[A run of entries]
· · · ·
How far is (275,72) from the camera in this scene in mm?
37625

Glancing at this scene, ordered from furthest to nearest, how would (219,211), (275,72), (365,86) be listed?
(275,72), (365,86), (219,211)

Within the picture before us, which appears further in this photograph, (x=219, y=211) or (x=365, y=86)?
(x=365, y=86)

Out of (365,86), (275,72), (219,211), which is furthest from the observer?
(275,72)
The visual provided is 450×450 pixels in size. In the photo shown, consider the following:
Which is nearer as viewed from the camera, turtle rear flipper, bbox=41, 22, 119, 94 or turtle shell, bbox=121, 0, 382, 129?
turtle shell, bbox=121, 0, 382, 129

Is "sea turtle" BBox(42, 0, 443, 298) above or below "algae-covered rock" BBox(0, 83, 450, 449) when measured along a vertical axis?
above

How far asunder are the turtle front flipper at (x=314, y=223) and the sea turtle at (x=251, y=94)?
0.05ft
· · · ·
The task>
Rewrite every line of the entries above, requests included, scaling each number in the answers (depths in millimeters, point coordinates, bounding-box values and distances in feet) by 1.8 and rounding to the same number of decimal places it had, with halves rounded up. Leave the requests and their numbers unchanged.

Answer for the task>
How far is (275,72) from the camera in this scene in mm?
67725

Glancing at this scene, ordered from furthest to nearest, how would (219,211), (275,72), (365,86) be listed?
(495,130), (657,155), (394,380)

Within the picture before us, which appears further in this photograph, (x=219, y=211) or (x=365, y=86)?
(x=657, y=155)

Out of (365,86), (275,72), (219,211), which is furthest from the observer?
(495,130)
The visual provided is 450×450 pixels in size. In the photo shown, consider the following:
Which is nearer as viewed from the camera, turtle rear flipper, bbox=41, 22, 119, 94 or turtle shell, bbox=121, 0, 382, 129?
turtle shell, bbox=218, 0, 688, 232

Is "sea turtle" BBox(42, 0, 443, 298) above or below "algae-covered rock" BBox(0, 83, 450, 449) when measured along a vertical axis?
above

How far asunder are the turtle front flipper at (x=314, y=223) and the sea turtle at (x=251, y=94)?
0.09ft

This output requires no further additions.